Yo, en medio de mi primer lloro, pues era a los pocos minutos de nacer, dije a mi madre: Hay higos.
Y mi madre miró sonriendo a mi Rosa abuela, y le dijo: Mira lo que dice.
Y mi abuela se aproximó, demasiado, con los ojos bajos, la sonrisa fija, y una tremenda corono de higos negros, gruesos y atormentados.
Anoche, llegaron murciélagos.
Si no los llamo, ellos, igual, vienen.
Venían con las alas negras y el racimo.
Cayeron adentro de mi vestido blanco. De todas las rosas y camelias que he reunido en estos años. Y en la canasta de claveles y de fresias. La Virgen María dio un grito y atravesó todas las salas; con el pelo hasta el suelo y las dalias.
Las perlas, almendras y pastillas, las frutas de cristal y almíbar, que vivián en fruteras y cajas de porcelana, quedaron negras, y volvieron a ser claras, pero como muertas.
Yo me erguí. Goteaban sangre mi pañuelo blanco y mi garganta.
Yo, de chica, —no ahora—veía en la oscuridad. Por la noche mis ojos eran dos turquesas, dos brillantes uvas, y salíame del lecho. Mamá, ya dormida, desde su profundísimo sueño, decía en voz alta ¨No saltes, cazadora¨. Pero, yo me iba sobre los ovillos de lana, los árboles y nidos. Con finos dientecillos mordía un pequeño huevo, amarillo como un caramelo, y otros árboles y nidos. Mas, nunca hice mucho daño. Por la alacena, un poquito de queso, celeste o color rosa, retornando al lecho.
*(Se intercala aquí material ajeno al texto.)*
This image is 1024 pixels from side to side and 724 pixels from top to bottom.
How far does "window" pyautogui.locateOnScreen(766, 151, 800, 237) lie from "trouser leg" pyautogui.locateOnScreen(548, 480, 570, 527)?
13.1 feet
Y en la aurora, mamá, ya de pie cerca de mí, o del cristal, decía: —No sé…Anoche, soñaba que…
Papá, tengo fiebre, calor, frío; cuida las cosas de la casa, los animalillos, ratones, (negros, blancos, marrones, grises), déjales alimento, pan, almíbar, papel picado.
… Pero, tú sigues cavando en el jardín de los naranjos.
Te miro a través de la inmensa ventana.
Sigues y sigues en el impresionante jardín de las naranjas.
No viene a ver si duermo, mejoro, me caso, me muero, caigo de la cama.
Pasan días, meses, años.
Las cometas cuelgan del techo, finas y celestes, colas de gasa, ojos dorados.
Y hay diamelas en el altar. (Un canastito). Mamá está hablando cosas muy extrañas acerca de ellas.
Y tú no dices nada,
¿no vienes a escuchar?
Me senté entre los pensamientos. Las carillas negras, color uva; negras, blancas, rosadas y amarillas, superpuestas.
Era de noche y quedé sentada entre los pensamientos. No podía irme. El pelo me empezó a crecer, corrió por todo el jardín, el campo, se fue lejísimo, hasta el bosque, de donde mandaba mensajes oscuros, que sonaban en mi oído como si me hablasen por teléfono.
Y en torno las mascarillas endiabladas, las flores enmascaradas, negras, color uva…Me levanté casi; me iba. No sé cómo recogiendo la pequeña falda y el fantástico cabello.
Dalias atravesando toda la existencia. Rojas, negras, redondas como platos. Sangre espesa, perfumada. Vino lunático.
Podrían ser blancas o amarillas. Pero, las verdaderas son rojas, eran negras.
Un día pasó alguien con una dalia azul. Y la llevaba entre las dos manos.
Dalias en el centro de la mesa y al costado de la cama. Espiaron los connubios de mis padres, la canasta del nacimiento; las mujeres, al casarse, se vestían de dalia, y al morir llevaron dalias.
Fueron campanas, relojes: los retorcidos minuteros dieron las doce de cada noche y cada día.
La voz del viento dice: Dalias…Delias.
Y bajan los encapuchados las últimas colinas.
Me dicen que mamá mi dío a luz debajo de un diamelo, que tenía abiertas sus rositas de marfil, (en mi comarca ese arbusto es sagrado, y todas las que nacíamos allí, en secreto éramos también diamelas), y esto me marcó para siempre. Y que, cerca, hacían aparecer hijos, las raposas, una comadreja bicolor, otros bichos.
Y una corona de canarios, dorados como el oro, giraba en torno de la cabeza de mi madre, perturbándole y realzándola, mientras ella me daba luz.
Y que el cielo producía pavor con todas sus velas tan bajas y parpadeantes, la tarde que siguió a mi nacimiento.